**任务简述**. 将所附文段中从“1992年夏,韩跃在外开了个”起、到“秀玲无所适从,见来人就害怕。”为止（含这几个字）的文字一字不差地照录下来。

**所附文段**.
====
1992年夏,韩跃在外开了个饭店。从那以后,韩跃十天半月不回一次家,经常和女服务员睡在一起,后来竟发展到带女服务员回家来住。韦秀玲不答应,韩跃就打她,而且还不准韦秀玲哭,越哭越打,把嘴都打破了。打完后插上门,不让韦秀玲出去,怕韦秀玲鼻青脸肿让人看了说他。
韩跃常有朋友来,出于礼貌韦秀玲打个招呼,韩跃却不准她跟人家打招呼。韦秀玲做裁缝活,韩跃规定,接活时只能做女装,不能收男装。后来只要家中一来朋友,韦秀玲就躲在小屋里不出来,可还得给他们炒菜烧水,弄得韦秀玲无所适从,见来人就害怕。
====
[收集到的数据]
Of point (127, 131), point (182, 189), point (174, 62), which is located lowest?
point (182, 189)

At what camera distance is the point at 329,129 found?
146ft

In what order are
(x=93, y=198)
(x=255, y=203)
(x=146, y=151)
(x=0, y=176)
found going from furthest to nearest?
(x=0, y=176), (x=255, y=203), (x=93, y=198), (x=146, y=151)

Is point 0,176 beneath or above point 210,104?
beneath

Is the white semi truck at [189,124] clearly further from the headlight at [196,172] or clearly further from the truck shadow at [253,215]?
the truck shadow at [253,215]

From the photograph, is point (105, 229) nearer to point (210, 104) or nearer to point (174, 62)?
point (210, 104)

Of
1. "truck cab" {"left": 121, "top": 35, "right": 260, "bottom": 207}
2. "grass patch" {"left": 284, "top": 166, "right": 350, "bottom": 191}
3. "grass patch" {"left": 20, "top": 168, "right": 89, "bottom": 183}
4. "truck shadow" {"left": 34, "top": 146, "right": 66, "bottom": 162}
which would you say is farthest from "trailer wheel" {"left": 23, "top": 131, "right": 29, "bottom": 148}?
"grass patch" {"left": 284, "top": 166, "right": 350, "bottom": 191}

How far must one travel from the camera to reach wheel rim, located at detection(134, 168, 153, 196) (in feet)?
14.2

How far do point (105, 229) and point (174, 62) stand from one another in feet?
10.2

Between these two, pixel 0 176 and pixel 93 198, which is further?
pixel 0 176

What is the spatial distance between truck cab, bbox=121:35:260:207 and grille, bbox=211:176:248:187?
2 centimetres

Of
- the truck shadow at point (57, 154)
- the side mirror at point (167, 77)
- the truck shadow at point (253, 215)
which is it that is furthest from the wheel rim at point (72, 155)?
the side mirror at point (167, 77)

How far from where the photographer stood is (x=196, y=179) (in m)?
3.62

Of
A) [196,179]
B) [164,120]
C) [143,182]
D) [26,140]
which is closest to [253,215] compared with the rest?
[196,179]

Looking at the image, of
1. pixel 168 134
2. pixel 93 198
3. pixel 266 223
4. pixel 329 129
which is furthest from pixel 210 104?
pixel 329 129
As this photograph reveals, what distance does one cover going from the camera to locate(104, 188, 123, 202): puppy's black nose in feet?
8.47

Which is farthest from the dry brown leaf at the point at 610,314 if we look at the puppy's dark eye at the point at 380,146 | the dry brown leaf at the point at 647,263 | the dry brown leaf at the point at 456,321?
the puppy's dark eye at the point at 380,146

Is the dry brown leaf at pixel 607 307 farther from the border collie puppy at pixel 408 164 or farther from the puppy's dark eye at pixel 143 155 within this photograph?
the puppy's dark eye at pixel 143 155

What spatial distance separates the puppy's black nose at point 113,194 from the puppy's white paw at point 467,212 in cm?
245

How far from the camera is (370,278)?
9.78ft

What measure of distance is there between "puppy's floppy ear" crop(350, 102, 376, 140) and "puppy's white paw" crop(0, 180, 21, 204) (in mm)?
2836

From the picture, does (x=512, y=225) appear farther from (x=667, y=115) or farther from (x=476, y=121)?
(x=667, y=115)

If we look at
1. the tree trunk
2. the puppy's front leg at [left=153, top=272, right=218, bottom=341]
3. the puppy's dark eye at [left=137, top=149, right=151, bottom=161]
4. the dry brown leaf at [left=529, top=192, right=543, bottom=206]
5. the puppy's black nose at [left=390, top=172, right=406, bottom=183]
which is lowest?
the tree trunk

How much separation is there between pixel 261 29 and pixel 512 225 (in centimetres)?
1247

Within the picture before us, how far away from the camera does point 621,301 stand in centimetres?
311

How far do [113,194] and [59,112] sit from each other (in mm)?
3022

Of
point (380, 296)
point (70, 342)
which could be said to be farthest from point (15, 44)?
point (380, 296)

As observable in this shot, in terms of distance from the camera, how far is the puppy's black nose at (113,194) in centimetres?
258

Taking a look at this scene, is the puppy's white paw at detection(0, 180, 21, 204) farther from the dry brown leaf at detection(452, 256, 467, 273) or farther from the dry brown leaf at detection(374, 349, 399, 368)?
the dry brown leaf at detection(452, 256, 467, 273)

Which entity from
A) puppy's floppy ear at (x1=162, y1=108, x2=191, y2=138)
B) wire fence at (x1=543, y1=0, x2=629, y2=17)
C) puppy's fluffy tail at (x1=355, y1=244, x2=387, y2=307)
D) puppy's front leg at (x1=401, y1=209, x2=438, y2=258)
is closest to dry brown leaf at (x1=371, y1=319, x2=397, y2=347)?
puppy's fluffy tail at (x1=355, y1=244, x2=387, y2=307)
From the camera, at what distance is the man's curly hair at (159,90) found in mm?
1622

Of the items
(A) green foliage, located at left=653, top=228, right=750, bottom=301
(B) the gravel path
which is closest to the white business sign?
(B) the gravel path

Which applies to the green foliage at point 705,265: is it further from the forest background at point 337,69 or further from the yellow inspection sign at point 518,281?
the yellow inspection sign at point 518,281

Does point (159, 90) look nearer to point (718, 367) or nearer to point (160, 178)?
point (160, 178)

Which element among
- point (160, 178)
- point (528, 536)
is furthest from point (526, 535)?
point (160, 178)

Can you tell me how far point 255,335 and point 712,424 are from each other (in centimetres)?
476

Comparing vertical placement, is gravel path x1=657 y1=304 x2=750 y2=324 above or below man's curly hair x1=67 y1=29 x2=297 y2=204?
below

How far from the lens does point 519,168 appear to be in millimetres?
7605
====
**作答区**.
1992年夏,韩跃在外开了个饭店。从那以后,韩跃十天半月不回一次家,经常和女服务员睡在一起,后来竟发展到带女服务员回家来住。韦秀玲不答应,韩跃就打她,而且还不准韦秀玲哭,越哭越打,把嘴都打破了。打完后插上门,不让韦秀玲出去,怕韦秀玲鼻青脸肿让人看了说他。
韩跃常有朋友来,出于礼貌韦秀玲打个招呼,韩跃却不准她跟人家打招呼。韦秀玲做裁缝活,韩跃规定,接活时只能做女装,不能收男装。后来只要家中一来朋友,韦秀玲就躲在小屋里不出来,可还得给他们炒菜烧水,弄得韦秀玲无所适从,见来人就害怕。